I'm in the inner north if that helps.
Thanks


----------



## DUANNE (13/4/10)

i have found it in the coles on sayers road in hoppers crossing and the lollyshop in the westfeild complex off mc donalds road in south morang. dont know if thats any help but they are the only two places ive found it so far.


----------



## dans6401 (14/4/10)

BEERHOG said:


> i have found it in the coles on sayers road in hoppers crossing and the lollyshop in the westfeild complex off mc donalds road in south morang. dont know if thats any help but they are the only two places ive found it so far.



Thanks for that BEERHOG. Lost count of how many supermarkets i've been to looking for it. Managed to find Lyles Black Treacle which will come in handy, but still no Lyles golden syrup. Looks like i'll be taking a trip out to South Morang shortly.


----------



## Airgead (15/4/10)

Do you specifically need the Lye's? CSR golden Syrup is available pretty much everywhere...


----------



## dans6401 (15/4/10)

Airgead said:


> Do you specifically need the Lye's? CSR golden Syrup is available pretty much everywhere...
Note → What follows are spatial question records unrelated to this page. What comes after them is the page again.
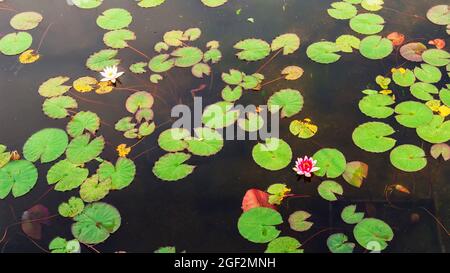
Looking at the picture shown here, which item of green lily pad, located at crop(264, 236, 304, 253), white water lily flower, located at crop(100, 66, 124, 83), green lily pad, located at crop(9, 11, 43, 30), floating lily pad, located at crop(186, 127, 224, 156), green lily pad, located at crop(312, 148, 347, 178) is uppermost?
green lily pad, located at crop(9, 11, 43, 30)

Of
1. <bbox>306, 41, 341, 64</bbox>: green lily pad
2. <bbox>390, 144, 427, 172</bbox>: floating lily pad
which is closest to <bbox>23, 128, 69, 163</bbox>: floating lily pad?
<bbox>306, 41, 341, 64</bbox>: green lily pad

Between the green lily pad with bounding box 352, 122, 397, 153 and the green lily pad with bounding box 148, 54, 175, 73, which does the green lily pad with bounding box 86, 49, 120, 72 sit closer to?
the green lily pad with bounding box 148, 54, 175, 73

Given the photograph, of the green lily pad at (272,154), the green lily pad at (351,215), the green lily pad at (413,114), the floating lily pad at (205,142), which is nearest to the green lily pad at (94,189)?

Yeah, was specifically after Lyles, but you are right CSR is everywhere, so too the Coles / Safeway homebrands. Soon that's all you will be able to buy at the big two.
I don't care, i'll still line up for an hour or so on a Tuesday arvo to get my petrol at $1.34 cheaper (per tank).  
Sorry about the rant.
Back to topic. 
For anyone else interested.
I managed to find it at Leo's supermarkets in Kew and Heidelberg.
Thanks for the replies.


----------